> _Série d'exercices_
1: Modifiez le texte fourni en partant des mots « Du 19 au 21 » et en vous arrêtant après « sur deux fronts. ». Remplacez-y « Pékin » par « Beijing ».
2: Répondez brièvement à ces questions sur le texte fourni :
(a) À quelles dates s'est tenu le 7ᵉ Forum sur la coopération des médias sino-africains ?
(b) Sous quel thème ce forum était-il placé ?
(c) Quels trois éléments figurent au programme de cette coopération ?

+++ Texte fourni +++

Coopération Côte d'Ivoire - Chine / Le numérique et les médias sous forte influence

Du 19 au 21 août 2026, la Côte d'Ivoire a pris part au 7ᵉ Forum sur la coopération des médias sino-africains, à Pékin. Ce rendez-vous prolonge, dans le champ de l'information, une présence chinoise déjà massive dans le numérique ivoirien via Huawei. De l'infrastructure aux contenus, la question de la souveraineté se pose désormais sur deux fronts.

Du forum de Beijing aux médias ivoiriens

Le 7ᵉ Forum sur la coopération des médias sino-africains, tenu à Pékin sous le thème d'un « nouvel avenir audiovisuel », a réuni une trentaine de pays, dont la Côte d'Ivoire. Il s'inscrit dans le cadre du Forum sur la coopération sino-africaine (FOCAC) et de l'année marquant les soixante-dix ans de relations diplomatiques. Depuis 2024, l'Administration nationale de la radio et de la télévision de Chine a signé des accords de coopération avec Abidjan, aux côtés du Gabon et de la Tunisie.

Au programme : formation de journalistes, doublage de contenus, outils d'intelligence artificielle. Derrière le vocabulaire du « rapprochement des peuples », Pékin contribue aussi à façonner la manière dont l'Afrique produit et diffuse son information. Or le modèle chinois, où la presse demeure sous tutelle de l'État-parti, s'accommode mal de l'indépendance éditoriale que revendiquent les rédactions africaines.

+++ Informations +++

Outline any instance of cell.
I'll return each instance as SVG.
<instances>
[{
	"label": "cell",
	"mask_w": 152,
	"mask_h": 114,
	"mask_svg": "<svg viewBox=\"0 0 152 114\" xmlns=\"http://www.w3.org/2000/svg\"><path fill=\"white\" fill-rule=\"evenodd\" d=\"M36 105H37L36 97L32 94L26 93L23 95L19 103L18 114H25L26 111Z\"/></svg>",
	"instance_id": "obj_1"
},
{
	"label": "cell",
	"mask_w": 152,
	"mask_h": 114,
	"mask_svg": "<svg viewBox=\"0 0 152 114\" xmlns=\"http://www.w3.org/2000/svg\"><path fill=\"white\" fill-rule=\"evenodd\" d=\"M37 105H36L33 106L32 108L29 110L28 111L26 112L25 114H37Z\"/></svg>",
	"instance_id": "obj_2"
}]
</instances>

+++

> _Réponses numérotées_
1:
Du 19 au 21 août 2026, la Côte d'Ivoire a pris part au 7ᵉ Forum sur la coopération des médias sino-africains, à Beijing. Ce rendez-vous prolonge, dans le champ de l'information, une présence chinoise déjà massive dans le numérique ivoirien via Huawei. De l'infrastructure aux contenus, la question de la souveraineté se pose désormais sur deux fronts.

2:
(a) Du 19 au 21 août 2026.
(b) Un « nouvel avenir audiovisuel ».
(c) La formation de journalistes, le doublage de contenus et des outils d'intelligence artificielle.